Der Grund dafür, dass diese Auflösung so perfekt funktioniert, ist Shyalaman Ehrlichkeit, wenn er uns an der Nase herumführt. Das ist hier kein Widerspruch, weil der Film immer in sich stimmig und in den Grenzen, die die Handlung steckt, völlig logisch bleibt. „Entweder wir sehen es explizit oder überhaupt nicht“, merkt Marco Kreuzer für diese Darstellung des Übernatürlichen an und bezieht sich dabei auf die subtile Kameraführung von Tak Fujimoto; sie bleibt in erster Linie in der Rolle des Beobachters und passt sich dabei den physischen wie emotionalen Bewegungen der Figuren an.

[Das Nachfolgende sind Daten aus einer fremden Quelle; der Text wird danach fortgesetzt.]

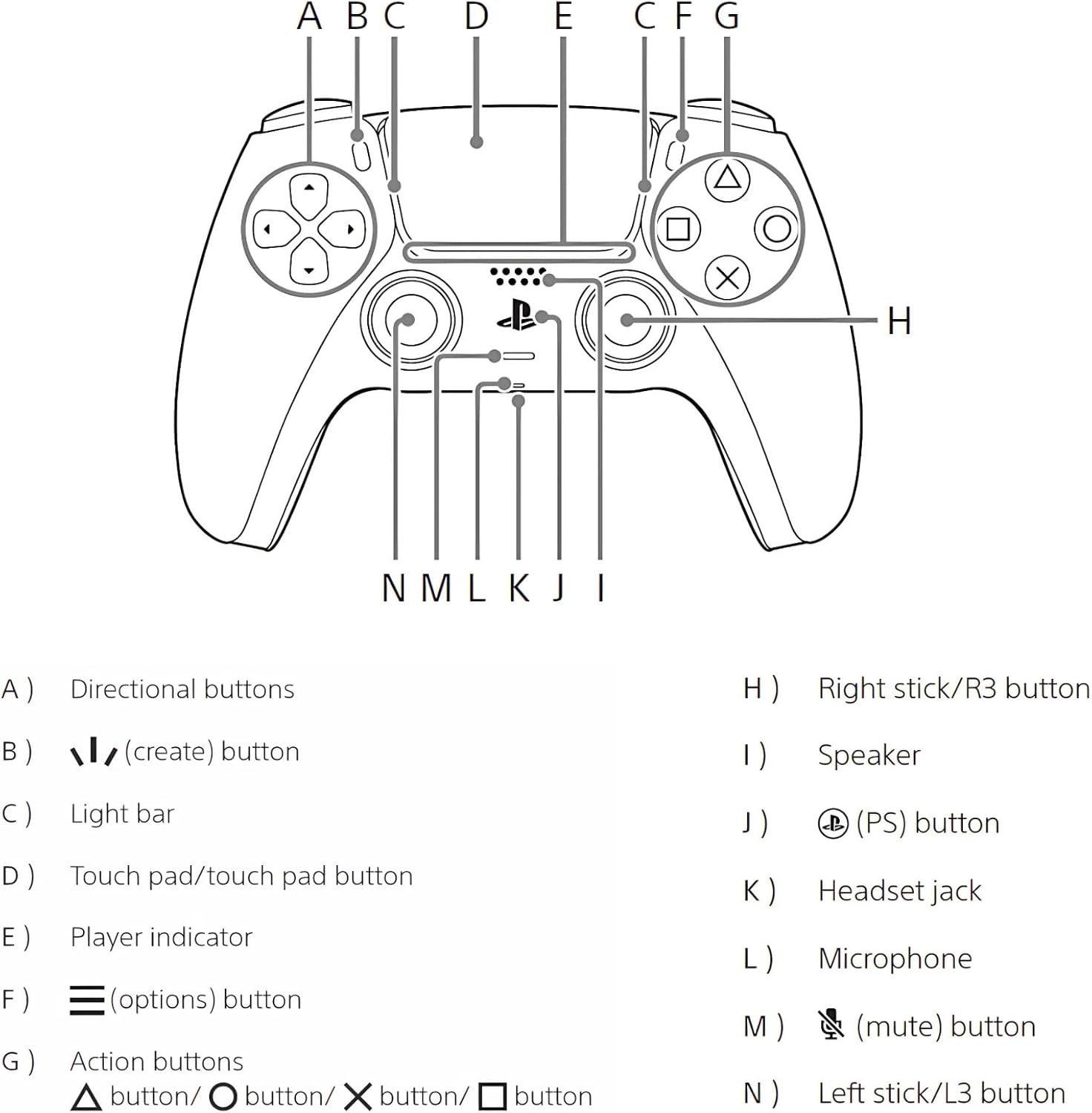 A B C D E C F G

H

N M L K J I

A ) Directional buttons

B ) (create) button

C ) Light bar

D ) Touch pad/touch pad button

E ) Player indicator

F ) (options) button

G ) Action buttons
△ button/ ○ button/ ✕ button/ □ button

H ) Right stick/R3 button

I ) Speaker

J ) (PS) button

K ) Headset jack

L ) Microphone

M ) (mute) button

N ) Left stick/L3 button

Manche Szenen sind auch in einer einzigen langen Kameraeinstellung mit verschiedenen Schwenks aufgenommen, etwa jene, in der Crowe seine Frau in einem Restaurant zu treffen scheint. Nils Westerboer beschreibt solche handlungsgeleitete Schwenks als Unterwanderung einer implizierten, aber in der Situation natürlich unmöglichen Erwiderung von Blicken des toten Malcolm Crowe durch seine Frau. Es ist diese höchste Kunstfertigkeit der Manipulation, gepaart mit dem ruhigen Erzählduktus und dem fantastischen Zusammenspiel zwischen den beiden Hauptdarstellern, die uns die Prämisse des Übernatürlichen und Horriblen als selbstverständliche Bestandteile der Normalität akzeptieren lässt.

Als Blicke ins Jenseits durch Risse im Gefüge der Welten, so empfinden wir das gedankliche Konstrukt eines Films wie The Sixth Sense. Aber vielleicht täuschen wir uns und es sind Blicke von der anderen Seite, die niemand anderen als uns im Visier haben.